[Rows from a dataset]
————
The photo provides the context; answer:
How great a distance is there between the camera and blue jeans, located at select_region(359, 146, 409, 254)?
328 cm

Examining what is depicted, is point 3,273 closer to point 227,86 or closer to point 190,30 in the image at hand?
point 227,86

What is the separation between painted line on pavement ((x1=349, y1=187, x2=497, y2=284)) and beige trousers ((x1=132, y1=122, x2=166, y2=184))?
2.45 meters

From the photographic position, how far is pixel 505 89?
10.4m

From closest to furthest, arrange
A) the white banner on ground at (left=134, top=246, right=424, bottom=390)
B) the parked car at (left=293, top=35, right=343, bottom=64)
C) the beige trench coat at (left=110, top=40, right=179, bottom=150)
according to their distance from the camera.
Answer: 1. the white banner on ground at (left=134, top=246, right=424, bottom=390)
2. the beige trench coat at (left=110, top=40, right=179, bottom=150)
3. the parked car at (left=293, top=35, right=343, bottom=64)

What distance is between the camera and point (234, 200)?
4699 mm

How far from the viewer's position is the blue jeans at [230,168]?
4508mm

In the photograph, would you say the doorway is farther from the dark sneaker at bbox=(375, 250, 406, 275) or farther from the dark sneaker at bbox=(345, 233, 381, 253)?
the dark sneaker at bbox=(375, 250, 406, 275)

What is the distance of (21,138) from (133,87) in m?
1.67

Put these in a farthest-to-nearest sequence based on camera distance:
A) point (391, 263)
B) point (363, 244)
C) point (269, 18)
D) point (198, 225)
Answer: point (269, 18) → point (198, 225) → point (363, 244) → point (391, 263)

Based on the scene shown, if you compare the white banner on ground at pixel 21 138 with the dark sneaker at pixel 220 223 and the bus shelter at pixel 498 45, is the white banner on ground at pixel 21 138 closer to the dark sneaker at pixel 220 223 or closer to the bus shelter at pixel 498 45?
————
#### Exercise:
Write out all the rows again, swapping "blue jeans" for "denim pants" wherever it appears and leaving everything else unchanged.

#### Reply to the task:
The photo provides the context; answer:
How great a distance is there between the camera and denim pants, located at select_region(359, 146, 409, 254)?
328 cm

Examining what is depicted, is point 3,273 closer to point 227,86 or closer to point 190,30 in the image at hand?
point 227,86

What is the separation between painted line on pavement ((x1=349, y1=187, x2=497, y2=284)) and beige trousers ((x1=132, y1=122, x2=166, y2=184))?
2.45 meters

From the photographic position, how far is pixel 505 89?
10.4m

From closest to furthest, arrange
A) the white banner on ground at (left=134, top=246, right=424, bottom=390)
B) the parked car at (left=293, top=35, right=343, bottom=64)
C) the beige trench coat at (left=110, top=40, right=179, bottom=150)
according to their distance from the camera.
Answer: 1. the white banner on ground at (left=134, top=246, right=424, bottom=390)
2. the beige trench coat at (left=110, top=40, right=179, bottom=150)
3. the parked car at (left=293, top=35, right=343, bottom=64)

What distance is between the camera and point (234, 200)?
4699 mm

How far from the viewer's position is the denim pants at [230,168]?
4508mm

In the photograph, would you say the doorway is farther from the dark sneaker at bbox=(375, 250, 406, 275) or farther from the dark sneaker at bbox=(345, 233, 381, 253)?
the dark sneaker at bbox=(375, 250, 406, 275)

What is the distance of (21,138) from (133,87) in m?
1.67

Put these in a farthest-to-nearest sequence based on camera distance:
A) point (391, 263)
B) point (363, 244)
C) point (269, 18)
D) point (198, 225)
Answer: point (269, 18) → point (198, 225) → point (363, 244) → point (391, 263)

Based on the scene shown, if you compare the white banner on ground at pixel 21 138 with the dark sneaker at pixel 220 223 and the bus shelter at pixel 498 45, is the white banner on ground at pixel 21 138 closer to the dark sneaker at pixel 220 223 or closer to the bus shelter at pixel 498 45?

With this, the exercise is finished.